He concluido, en una lectura bastante desigual, el libro Poesía y poetas ingleses, de Matthew Arnold. En el se da un repaso a la poesía romántica británica, de Wordsworth a Shelley. Francamente, Wordsworth no ha despertado en mí la curiosidad que sin embargo ha suscitado Shelley. Este siempre pasó por el camarada gris de los dos grandes figuras románticas: Byron y Keats. Con el primero convivió en Suiza e Italia, junto a sus respectivas amantes, hasta que el autor de la Ode to the West Wind, sucumbió fatalmente a un embravecido Mediterráneo y Byron se encargó de encender su pira funeraria. Con Keats convivió en Roma, en esa pensión de la plaza de España, hasta que la tisis acalló acaso a la voz más lírica del romanticismo. Desde que estuve en su casa museo de Roma, donde adquirí un ejemplar del poema de Shelley mencionado anteriormente, he ido alcanzando en situaciones dispersas una mayor profundización en la obra y vida del poeta.
En la cuesta de Moyano, en Madrid, me hice con un ejemplar del Adonais, uno de los poemas con más solera en el mundo lírico, desmesurada evocación devocional y elegíaca dedicada a la persona y obra de John Keats. Ningún otro gran poeta obró con semejante generosidad, ni expresó más lúcidamente el misterio poético que encerraba el poeta de Endymion. Más tarde, en una antología de la poesía romántica inglesa, descubrí su poema Mont Blanc, en una excelentísima traducción de Leopoldo Panero, que leía con avidez cada noche antes de dormirme, en el silencio de la madrugada, en tanto ensoñaba las solitarias cumbres nevadas de los Alpes.
La sombra de Byron se esparcía majestuosa, como el gran épico del diecinueve; en Keats, perduraba el intimismo panteísta que infería a su poesía la más candorosa resonancia.
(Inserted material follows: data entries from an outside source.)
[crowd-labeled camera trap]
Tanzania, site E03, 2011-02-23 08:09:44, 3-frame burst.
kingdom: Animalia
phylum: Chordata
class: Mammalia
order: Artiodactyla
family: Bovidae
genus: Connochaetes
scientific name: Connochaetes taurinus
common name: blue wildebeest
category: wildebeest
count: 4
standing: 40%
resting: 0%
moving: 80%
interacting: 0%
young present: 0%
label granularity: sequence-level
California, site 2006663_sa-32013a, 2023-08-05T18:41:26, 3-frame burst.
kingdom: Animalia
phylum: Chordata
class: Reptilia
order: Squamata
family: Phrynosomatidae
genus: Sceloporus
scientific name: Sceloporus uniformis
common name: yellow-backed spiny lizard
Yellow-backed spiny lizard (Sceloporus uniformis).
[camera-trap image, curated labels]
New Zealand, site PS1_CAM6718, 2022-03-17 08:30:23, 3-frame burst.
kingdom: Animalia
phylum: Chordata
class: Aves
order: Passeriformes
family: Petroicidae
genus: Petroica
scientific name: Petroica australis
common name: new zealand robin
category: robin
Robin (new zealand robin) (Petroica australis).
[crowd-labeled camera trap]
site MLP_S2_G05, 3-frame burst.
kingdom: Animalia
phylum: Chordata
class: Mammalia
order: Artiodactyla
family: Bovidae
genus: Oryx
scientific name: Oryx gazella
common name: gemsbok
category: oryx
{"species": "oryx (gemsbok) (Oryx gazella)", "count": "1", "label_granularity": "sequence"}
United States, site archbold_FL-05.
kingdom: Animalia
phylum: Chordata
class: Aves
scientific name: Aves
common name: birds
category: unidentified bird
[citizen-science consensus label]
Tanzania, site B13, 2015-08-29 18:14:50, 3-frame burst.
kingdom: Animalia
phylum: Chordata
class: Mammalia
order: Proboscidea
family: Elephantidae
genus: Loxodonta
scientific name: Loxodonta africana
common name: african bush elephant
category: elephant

Pero en Shelley hablaba la voz serena del hombre, del hombre desbordado por una naturaleza con la que busca la comunión, del hombre angustiado por su condición de criatura, que revolviéndose contra los dioses percibe la trayectoria de su verdadera dimensión, cuando en su Prometeo liberado absuelve al valedor de los hombres de su eterno suplicio y redime de su fatalidad al mito.